Fine-tune large language models for radiation oncology
Optimization and Evaluation of Deformable Image Registration Accuracy for Computed Tomography in Radiation Therapy
Dilemma Zone Prediction with Floating Car Data by Using Machine Learning Approaches
Multipath detection in GNSS signals measured in a position sensor using a pattern recognition approach with neural networks
Comparative Analysis of Different Deep Learning Models for Whole Body Segmentation
Large Language Model for Generation of Structured Medical Report from X-ray Transcriptions
Motivation
Large language models (LLMs) have found applications in natural language processing. In recent years, LLMs have exhibited significant advancements in abstractive question answering, enabling them to understand questions in context, akin to humans, and generate contextually appropriate answers rather than relying solely on exact word matches. This potential has extended to the field of medicine, where LLMs can play a crucial role in generating well-structured medical reports. Achieving this goal necessitates meticulous fine-tuning of LLMs. Abstractive question answering, often referred to as generative question answering, albeit with constraints on word count, leverages techniques such as beam search to generate answers. Ideally, the language model should possess few-shot learning capabilities for downstream tasks.

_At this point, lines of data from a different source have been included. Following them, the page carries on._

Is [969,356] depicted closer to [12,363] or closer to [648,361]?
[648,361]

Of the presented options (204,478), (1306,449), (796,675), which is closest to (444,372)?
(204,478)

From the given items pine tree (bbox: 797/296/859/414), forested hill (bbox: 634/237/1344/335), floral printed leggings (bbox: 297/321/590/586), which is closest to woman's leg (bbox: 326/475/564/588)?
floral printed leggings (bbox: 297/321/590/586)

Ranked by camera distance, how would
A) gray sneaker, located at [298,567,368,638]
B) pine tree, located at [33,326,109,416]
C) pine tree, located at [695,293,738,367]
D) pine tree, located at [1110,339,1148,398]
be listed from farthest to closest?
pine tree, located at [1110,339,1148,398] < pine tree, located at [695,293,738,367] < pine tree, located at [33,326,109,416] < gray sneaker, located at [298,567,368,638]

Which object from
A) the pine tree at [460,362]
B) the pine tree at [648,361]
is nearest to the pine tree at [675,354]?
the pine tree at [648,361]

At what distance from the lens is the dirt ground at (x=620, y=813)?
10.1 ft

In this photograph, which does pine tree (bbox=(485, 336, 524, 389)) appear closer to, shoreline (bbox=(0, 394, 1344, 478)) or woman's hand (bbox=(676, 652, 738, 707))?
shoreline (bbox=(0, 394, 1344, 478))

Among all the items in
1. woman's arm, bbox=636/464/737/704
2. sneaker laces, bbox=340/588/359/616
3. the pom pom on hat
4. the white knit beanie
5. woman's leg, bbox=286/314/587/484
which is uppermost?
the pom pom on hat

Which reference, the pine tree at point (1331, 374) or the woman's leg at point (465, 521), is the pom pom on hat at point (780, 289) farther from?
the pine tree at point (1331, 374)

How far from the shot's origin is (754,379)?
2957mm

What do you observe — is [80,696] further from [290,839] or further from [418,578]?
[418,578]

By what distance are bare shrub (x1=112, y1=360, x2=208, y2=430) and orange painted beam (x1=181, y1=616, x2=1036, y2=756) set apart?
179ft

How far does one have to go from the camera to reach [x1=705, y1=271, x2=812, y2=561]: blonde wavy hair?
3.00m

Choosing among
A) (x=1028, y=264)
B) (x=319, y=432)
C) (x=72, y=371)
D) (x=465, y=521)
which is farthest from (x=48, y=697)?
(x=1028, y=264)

The goal is to generate a structured medical report based on the medical diagnosis from X-ray images.
Background
The dataset comprises two columns: standard reports and structured reports. The model’s objective is to generate structured reports based on standard context. Leading transformer models, such as Roberta( [1]), Bart( [2]), XLnet( [3]), and T5( [4]), excel in generative (abstractive) question answering across multiple languages. These models offer various configurations based on different parameters, each with unique strengths. Some excel in downstream tasks through zero-shot learning or few-shot learning. For instance, models like Flan T5 can effectively handle 1,000 additional downstream tasks. Therefore, fine-tuning these models on a specialized sinusitis dataset is essential. The core pipeline for processing sentences within a transformer model includes positional encoding, multi-head attention for calculating attention scores with respect to other parts of the sentence, residual connections, normalization layers, and feed-forward layers. Practical implementations of these models and tokenizers are readily accessible through the Hugging Face hub. Model accuracy can also be improved using ensemble methods.
Research Objective
In summary, this research aims to automatically convert medical diagnoses from X-ray transcriptions into structured reports using LLMs. The aims of this project are:
- Use data augmentation techniques to finetune pre-trained LLMs with low-resource data.
- Investigate the suitability of different LLMs, e.g., T5, to create structured medical reports.
- Evaluate the proposed approach with open-source radiology reports.
References
[1] S. Ravichandiran, Getting Started with Google BERT: Build and train state-of-the-art natural language processing models using BERT. Packt Publishing Ltd., 2021.
[2] M. Lewis, Y. Liu, N. Goyal, M. Ghazvininejad, A. Mohamed, O. Levy, V. Stoyanov, and L. Zettlemoyer, “Bart: Denoising sequence-to-sequence pre-training for natural language generation, translation, and comprehension,” arXiv preprint arXiv:1910.13461, 2019.
[3] Z. Yang, Z. Dai, Y. Yang, J. Carbonell, R. Salakhutdinov, and Q. V. Le, “Xlnet: Generalized autoregressive pretraining for language understanding,” arXiv preprint arXiv:1906.08237, 2019.
[4] C. Raffel, N. Shazeer, A. Roberts, K. Lee, S. Narang, M. Matena, Y. Zhou, W. Li, and P. J. Liu, “Exploring the limits of transfer learning with a unified text-to-text transformer,” arXiv preprint arXiv:1910.10683, 2019.